No firm decisions have been reached on precisely when these new services will have to be in operation, or exactly what form they will take. But this situation has wider implications, which existing and potential players on the Gotthard route are already looking at. Whether the Swiss voters decide in favour of a second road tunnel or not, will road haulage firms immediately shift back to pure road transport when the maintenance work is finished or will they become intermodal? In other words, will the new facilities still have a job to do?
To a certain extent, this depends on whether the Alpine initiative of 1994 to halve the number of lorries passing through Gotthard road tunnel to 650,000 units a year can be achieved. Traffic has averaged around 1.25 million units a year since 2000, but it is difficult to see how further reduction can be achieved in the face of projected growth rates on the north-south trade routes, and there is already a move to readjust the target to a higher, more realistic level.
Nonetheless, there is an opportunity here, which innovators in the intermodal field have already scented. Most road freight travels in semitrailers, the vast majority of which cannot be lifted by gantry crane or reachstacker. Around 3.5% of semitrailers have been modified to be cranable and can be handled in all intermodal terminals. For the rest, the only intermodal transport possibilities are the rolling road, which is inherently uneconomic and has to be subsidised, or to use one of the new transshipment techniques developed in the last few years.
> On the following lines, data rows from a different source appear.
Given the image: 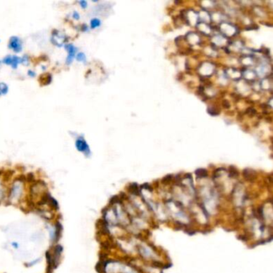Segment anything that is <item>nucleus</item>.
<instances>
[{
  "instance_id": "f257e3e1",
  "label": "nucleus",
  "mask_w": 273,
  "mask_h": 273,
  "mask_svg": "<svg viewBox=\"0 0 273 273\" xmlns=\"http://www.w3.org/2000/svg\"><path fill=\"white\" fill-rule=\"evenodd\" d=\"M24 192V181L22 179H16L13 182L9 192V199L11 202H18L22 198Z\"/></svg>"
},
{
  "instance_id": "6e6552de",
  "label": "nucleus",
  "mask_w": 273,
  "mask_h": 273,
  "mask_svg": "<svg viewBox=\"0 0 273 273\" xmlns=\"http://www.w3.org/2000/svg\"><path fill=\"white\" fill-rule=\"evenodd\" d=\"M44 76H45V77L41 76V84H43L44 85H48V84H51V80H52V75L51 74H44Z\"/></svg>"
},
{
  "instance_id": "dca6fc26",
  "label": "nucleus",
  "mask_w": 273,
  "mask_h": 273,
  "mask_svg": "<svg viewBox=\"0 0 273 273\" xmlns=\"http://www.w3.org/2000/svg\"><path fill=\"white\" fill-rule=\"evenodd\" d=\"M2 62L4 63V64H6V65H11V62H12V55H6L4 58L3 59V61Z\"/></svg>"
},
{
  "instance_id": "0eeeda50",
  "label": "nucleus",
  "mask_w": 273,
  "mask_h": 273,
  "mask_svg": "<svg viewBox=\"0 0 273 273\" xmlns=\"http://www.w3.org/2000/svg\"><path fill=\"white\" fill-rule=\"evenodd\" d=\"M243 175L246 180L250 181L254 179V177L255 176V172L251 169H244V171H243Z\"/></svg>"
},
{
  "instance_id": "393cba45",
  "label": "nucleus",
  "mask_w": 273,
  "mask_h": 273,
  "mask_svg": "<svg viewBox=\"0 0 273 273\" xmlns=\"http://www.w3.org/2000/svg\"><path fill=\"white\" fill-rule=\"evenodd\" d=\"M0 64H1V61H0Z\"/></svg>"
},
{
  "instance_id": "f3484780",
  "label": "nucleus",
  "mask_w": 273,
  "mask_h": 273,
  "mask_svg": "<svg viewBox=\"0 0 273 273\" xmlns=\"http://www.w3.org/2000/svg\"><path fill=\"white\" fill-rule=\"evenodd\" d=\"M29 62H30V57L28 55H24L21 57V63L23 64L24 66L29 65Z\"/></svg>"
},
{
  "instance_id": "6ab92c4d",
  "label": "nucleus",
  "mask_w": 273,
  "mask_h": 273,
  "mask_svg": "<svg viewBox=\"0 0 273 273\" xmlns=\"http://www.w3.org/2000/svg\"><path fill=\"white\" fill-rule=\"evenodd\" d=\"M172 179V175H168L167 176H165L164 179H163V181L164 182V183H168V182H170Z\"/></svg>"
},
{
  "instance_id": "2eb2a0df",
  "label": "nucleus",
  "mask_w": 273,
  "mask_h": 273,
  "mask_svg": "<svg viewBox=\"0 0 273 273\" xmlns=\"http://www.w3.org/2000/svg\"><path fill=\"white\" fill-rule=\"evenodd\" d=\"M228 174H229L230 177H233V178H236V177L239 175V172L236 170V168H234L232 166H231L228 169Z\"/></svg>"
},
{
  "instance_id": "ddd939ff",
  "label": "nucleus",
  "mask_w": 273,
  "mask_h": 273,
  "mask_svg": "<svg viewBox=\"0 0 273 273\" xmlns=\"http://www.w3.org/2000/svg\"><path fill=\"white\" fill-rule=\"evenodd\" d=\"M75 59L79 62H86V61H87V57L84 52H78L75 55Z\"/></svg>"
},
{
  "instance_id": "4468645a",
  "label": "nucleus",
  "mask_w": 273,
  "mask_h": 273,
  "mask_svg": "<svg viewBox=\"0 0 273 273\" xmlns=\"http://www.w3.org/2000/svg\"><path fill=\"white\" fill-rule=\"evenodd\" d=\"M90 25L91 27L92 28V29H95V28L99 27V26L101 25V21L99 19H97V18H94V19L91 20Z\"/></svg>"
},
{
  "instance_id": "423d86ee",
  "label": "nucleus",
  "mask_w": 273,
  "mask_h": 273,
  "mask_svg": "<svg viewBox=\"0 0 273 273\" xmlns=\"http://www.w3.org/2000/svg\"><path fill=\"white\" fill-rule=\"evenodd\" d=\"M128 190L132 195H135V196H139L140 194V191H141V189H140V186L135 183H131L129 185V187H128Z\"/></svg>"
},
{
  "instance_id": "20e7f679",
  "label": "nucleus",
  "mask_w": 273,
  "mask_h": 273,
  "mask_svg": "<svg viewBox=\"0 0 273 273\" xmlns=\"http://www.w3.org/2000/svg\"><path fill=\"white\" fill-rule=\"evenodd\" d=\"M22 41L18 36H11L10 38L9 43H8V48L12 50L14 52L19 53L22 51Z\"/></svg>"
},
{
  "instance_id": "9d476101",
  "label": "nucleus",
  "mask_w": 273,
  "mask_h": 273,
  "mask_svg": "<svg viewBox=\"0 0 273 273\" xmlns=\"http://www.w3.org/2000/svg\"><path fill=\"white\" fill-rule=\"evenodd\" d=\"M6 187H5V185L3 183V180L0 179V202L6 197Z\"/></svg>"
},
{
  "instance_id": "39448f33",
  "label": "nucleus",
  "mask_w": 273,
  "mask_h": 273,
  "mask_svg": "<svg viewBox=\"0 0 273 273\" xmlns=\"http://www.w3.org/2000/svg\"><path fill=\"white\" fill-rule=\"evenodd\" d=\"M64 48L67 52V56L66 59V64L67 66L71 65L73 62V60L75 58V55L77 54V47H74V44H66L64 45Z\"/></svg>"
},
{
  "instance_id": "4be33fe9",
  "label": "nucleus",
  "mask_w": 273,
  "mask_h": 273,
  "mask_svg": "<svg viewBox=\"0 0 273 273\" xmlns=\"http://www.w3.org/2000/svg\"><path fill=\"white\" fill-rule=\"evenodd\" d=\"M27 74L28 76H30V77H34L35 75H36V73L33 71H31V70H29L27 72Z\"/></svg>"
},
{
  "instance_id": "5701e85b",
  "label": "nucleus",
  "mask_w": 273,
  "mask_h": 273,
  "mask_svg": "<svg viewBox=\"0 0 273 273\" xmlns=\"http://www.w3.org/2000/svg\"><path fill=\"white\" fill-rule=\"evenodd\" d=\"M81 31H88V27L87 24H83L81 26Z\"/></svg>"
},
{
  "instance_id": "f03ea898",
  "label": "nucleus",
  "mask_w": 273,
  "mask_h": 273,
  "mask_svg": "<svg viewBox=\"0 0 273 273\" xmlns=\"http://www.w3.org/2000/svg\"><path fill=\"white\" fill-rule=\"evenodd\" d=\"M68 41V37L64 33H62V31L59 30H53L51 31V44H54L55 47H64V45L67 44V42Z\"/></svg>"
},
{
  "instance_id": "b1692460",
  "label": "nucleus",
  "mask_w": 273,
  "mask_h": 273,
  "mask_svg": "<svg viewBox=\"0 0 273 273\" xmlns=\"http://www.w3.org/2000/svg\"><path fill=\"white\" fill-rule=\"evenodd\" d=\"M1 95H1V93H0V96H1Z\"/></svg>"
},
{
  "instance_id": "a211bd4d",
  "label": "nucleus",
  "mask_w": 273,
  "mask_h": 273,
  "mask_svg": "<svg viewBox=\"0 0 273 273\" xmlns=\"http://www.w3.org/2000/svg\"><path fill=\"white\" fill-rule=\"evenodd\" d=\"M72 18L75 20H79V19H80V15H79V13L77 12V11H73L72 13Z\"/></svg>"
},
{
  "instance_id": "412c9836",
  "label": "nucleus",
  "mask_w": 273,
  "mask_h": 273,
  "mask_svg": "<svg viewBox=\"0 0 273 273\" xmlns=\"http://www.w3.org/2000/svg\"><path fill=\"white\" fill-rule=\"evenodd\" d=\"M79 3L80 4V6L82 8H86L87 6V1H85V0H81L79 2Z\"/></svg>"
},
{
  "instance_id": "9b49d317",
  "label": "nucleus",
  "mask_w": 273,
  "mask_h": 273,
  "mask_svg": "<svg viewBox=\"0 0 273 273\" xmlns=\"http://www.w3.org/2000/svg\"><path fill=\"white\" fill-rule=\"evenodd\" d=\"M196 175L197 178H205V177L208 176V171L206 169H203V168H199L197 169L196 171Z\"/></svg>"
},
{
  "instance_id": "aec40b11",
  "label": "nucleus",
  "mask_w": 273,
  "mask_h": 273,
  "mask_svg": "<svg viewBox=\"0 0 273 273\" xmlns=\"http://www.w3.org/2000/svg\"><path fill=\"white\" fill-rule=\"evenodd\" d=\"M141 187H142V188H145L146 190H148L150 192H152V187L150 186V184H148V183H144V184H143V185L141 186Z\"/></svg>"
},
{
  "instance_id": "f8f14e48",
  "label": "nucleus",
  "mask_w": 273,
  "mask_h": 273,
  "mask_svg": "<svg viewBox=\"0 0 273 273\" xmlns=\"http://www.w3.org/2000/svg\"><path fill=\"white\" fill-rule=\"evenodd\" d=\"M9 91V87L8 85L3 82H0V93L1 95H6L8 93Z\"/></svg>"
},
{
  "instance_id": "1a4fd4ad",
  "label": "nucleus",
  "mask_w": 273,
  "mask_h": 273,
  "mask_svg": "<svg viewBox=\"0 0 273 273\" xmlns=\"http://www.w3.org/2000/svg\"><path fill=\"white\" fill-rule=\"evenodd\" d=\"M21 62V57H19L18 55H12V62H11V67L13 69H16L19 67V64Z\"/></svg>"
},
{
  "instance_id": "7ed1b4c3",
  "label": "nucleus",
  "mask_w": 273,
  "mask_h": 273,
  "mask_svg": "<svg viewBox=\"0 0 273 273\" xmlns=\"http://www.w3.org/2000/svg\"><path fill=\"white\" fill-rule=\"evenodd\" d=\"M74 145H75V148L77 151L84 153L87 157L90 156V147H89V145L87 144V141L84 139V136H77V138L75 139Z\"/></svg>"
}]
</instances>
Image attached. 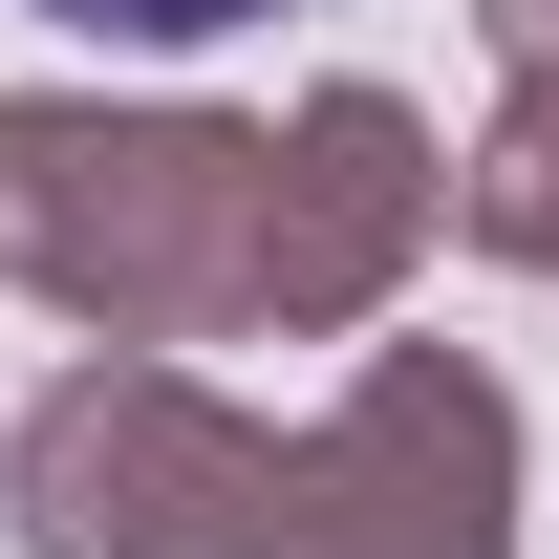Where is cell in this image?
I'll use <instances>...</instances> for the list:
<instances>
[{"label": "cell", "instance_id": "2", "mask_svg": "<svg viewBox=\"0 0 559 559\" xmlns=\"http://www.w3.org/2000/svg\"><path fill=\"white\" fill-rule=\"evenodd\" d=\"M0 280L86 345H259L280 323V130L237 108H86L0 86Z\"/></svg>", "mask_w": 559, "mask_h": 559}, {"label": "cell", "instance_id": "3", "mask_svg": "<svg viewBox=\"0 0 559 559\" xmlns=\"http://www.w3.org/2000/svg\"><path fill=\"white\" fill-rule=\"evenodd\" d=\"M452 151L409 130V86H301L280 108V345H345L388 323V280L430 259Z\"/></svg>", "mask_w": 559, "mask_h": 559}, {"label": "cell", "instance_id": "4", "mask_svg": "<svg viewBox=\"0 0 559 559\" xmlns=\"http://www.w3.org/2000/svg\"><path fill=\"white\" fill-rule=\"evenodd\" d=\"M452 215H474V259L559 280V66H516V108L474 130V173H452Z\"/></svg>", "mask_w": 559, "mask_h": 559}, {"label": "cell", "instance_id": "1", "mask_svg": "<svg viewBox=\"0 0 559 559\" xmlns=\"http://www.w3.org/2000/svg\"><path fill=\"white\" fill-rule=\"evenodd\" d=\"M0 516L22 559H516V388L474 345H366L323 430H259L130 345L0 430Z\"/></svg>", "mask_w": 559, "mask_h": 559}, {"label": "cell", "instance_id": "5", "mask_svg": "<svg viewBox=\"0 0 559 559\" xmlns=\"http://www.w3.org/2000/svg\"><path fill=\"white\" fill-rule=\"evenodd\" d=\"M44 22H86V44H215V22H280V0H44Z\"/></svg>", "mask_w": 559, "mask_h": 559}, {"label": "cell", "instance_id": "6", "mask_svg": "<svg viewBox=\"0 0 559 559\" xmlns=\"http://www.w3.org/2000/svg\"><path fill=\"white\" fill-rule=\"evenodd\" d=\"M474 22H495V44H516V66H559V0H474Z\"/></svg>", "mask_w": 559, "mask_h": 559}]
</instances>
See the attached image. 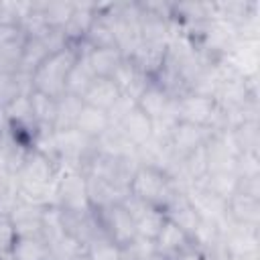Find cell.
I'll list each match as a JSON object with an SVG mask.
<instances>
[{
	"instance_id": "obj_1",
	"label": "cell",
	"mask_w": 260,
	"mask_h": 260,
	"mask_svg": "<svg viewBox=\"0 0 260 260\" xmlns=\"http://www.w3.org/2000/svg\"><path fill=\"white\" fill-rule=\"evenodd\" d=\"M16 189L18 197L39 203V205H55V193H57V179H59V167L49 156L41 154L39 150L30 148L22 156L16 173Z\"/></svg>"
},
{
	"instance_id": "obj_2",
	"label": "cell",
	"mask_w": 260,
	"mask_h": 260,
	"mask_svg": "<svg viewBox=\"0 0 260 260\" xmlns=\"http://www.w3.org/2000/svg\"><path fill=\"white\" fill-rule=\"evenodd\" d=\"M77 43L67 45L65 49L49 55L32 73H30V91H39L43 95H49L53 100H59L65 95V83L67 75L77 59Z\"/></svg>"
},
{
	"instance_id": "obj_3",
	"label": "cell",
	"mask_w": 260,
	"mask_h": 260,
	"mask_svg": "<svg viewBox=\"0 0 260 260\" xmlns=\"http://www.w3.org/2000/svg\"><path fill=\"white\" fill-rule=\"evenodd\" d=\"M179 185L173 181V177L156 167H146L140 165L132 179H130V189L128 193L160 211H165V207L173 201V197L179 193Z\"/></svg>"
},
{
	"instance_id": "obj_4",
	"label": "cell",
	"mask_w": 260,
	"mask_h": 260,
	"mask_svg": "<svg viewBox=\"0 0 260 260\" xmlns=\"http://www.w3.org/2000/svg\"><path fill=\"white\" fill-rule=\"evenodd\" d=\"M91 211L95 215V221H98L102 234L118 248H126L128 244H132L138 238L132 215L128 213V209L124 207L122 201L100 207V209H91Z\"/></svg>"
},
{
	"instance_id": "obj_5",
	"label": "cell",
	"mask_w": 260,
	"mask_h": 260,
	"mask_svg": "<svg viewBox=\"0 0 260 260\" xmlns=\"http://www.w3.org/2000/svg\"><path fill=\"white\" fill-rule=\"evenodd\" d=\"M55 205L61 211H87V183L81 171H59Z\"/></svg>"
},
{
	"instance_id": "obj_6",
	"label": "cell",
	"mask_w": 260,
	"mask_h": 260,
	"mask_svg": "<svg viewBox=\"0 0 260 260\" xmlns=\"http://www.w3.org/2000/svg\"><path fill=\"white\" fill-rule=\"evenodd\" d=\"M211 136H213V132L209 128L195 126L189 122H175V126L169 132V146L177 158H183V156L199 150L201 146H205Z\"/></svg>"
},
{
	"instance_id": "obj_7",
	"label": "cell",
	"mask_w": 260,
	"mask_h": 260,
	"mask_svg": "<svg viewBox=\"0 0 260 260\" xmlns=\"http://www.w3.org/2000/svg\"><path fill=\"white\" fill-rule=\"evenodd\" d=\"M124 207L128 209V213L132 215V221L136 225V234L140 238H146V240H154L156 234L160 232L162 223H165V213L136 197H132L130 193L122 199Z\"/></svg>"
},
{
	"instance_id": "obj_8",
	"label": "cell",
	"mask_w": 260,
	"mask_h": 260,
	"mask_svg": "<svg viewBox=\"0 0 260 260\" xmlns=\"http://www.w3.org/2000/svg\"><path fill=\"white\" fill-rule=\"evenodd\" d=\"M136 106L152 120V122H162V120H177L175 118V100L160 89L152 79L146 85V89L140 93L136 100Z\"/></svg>"
},
{
	"instance_id": "obj_9",
	"label": "cell",
	"mask_w": 260,
	"mask_h": 260,
	"mask_svg": "<svg viewBox=\"0 0 260 260\" xmlns=\"http://www.w3.org/2000/svg\"><path fill=\"white\" fill-rule=\"evenodd\" d=\"M8 219L16 236L24 234H41L43 225V215H45V205L26 201V199H16L14 205L8 209Z\"/></svg>"
},
{
	"instance_id": "obj_10",
	"label": "cell",
	"mask_w": 260,
	"mask_h": 260,
	"mask_svg": "<svg viewBox=\"0 0 260 260\" xmlns=\"http://www.w3.org/2000/svg\"><path fill=\"white\" fill-rule=\"evenodd\" d=\"M165 217L169 219V221H173L177 228H181L187 236H195L197 234V230H199V225H201V217H199V213H197V209L193 207V203L189 201V197L183 193V191H179L175 197H173V201L165 207Z\"/></svg>"
},
{
	"instance_id": "obj_11",
	"label": "cell",
	"mask_w": 260,
	"mask_h": 260,
	"mask_svg": "<svg viewBox=\"0 0 260 260\" xmlns=\"http://www.w3.org/2000/svg\"><path fill=\"white\" fill-rule=\"evenodd\" d=\"M225 213L228 219L246 225V228H256L258 230V219H260V199L242 191H236L228 203H225Z\"/></svg>"
},
{
	"instance_id": "obj_12",
	"label": "cell",
	"mask_w": 260,
	"mask_h": 260,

All of these have been tried out in commercial service with varying degrees of success, and all have their advantages and disadvantages. CargoBeamer, developed in Germany, is perhaps the most versatile: the semitrailer is driven on to a cradle which can then be lifted normally, or moved horizontally onto a wagon, in which case specially-equipped terminals are needed. With Nikrasa (Germany), the semi-trailer is also driven onto a cradle which can be lifted, but this needs a portable ramp. Modalohr (France) needs special terminals and wagons, while Megaswing (Sweden) also needs special wagons: both are purely horizontal systems with a swivelling section which enables the semitrailer to be driven directly onto the wagon.
The question of who is the first to commit to using one of these systems on the Gotthard route has already been answered. Last month BLS Cargo launched a new Cologne - Melzo (Italy) service with CargoBeamer for semi-trailers with a corner height of 4m. This represents a breakthrough in every respect, and it will be interesting to see how long it takes for others to follow suit, what system they will choose, and how quickly road hauliers respond.
In the meantime, the priority is to establish a basic concept for rail operation during the closure of the road tunnel.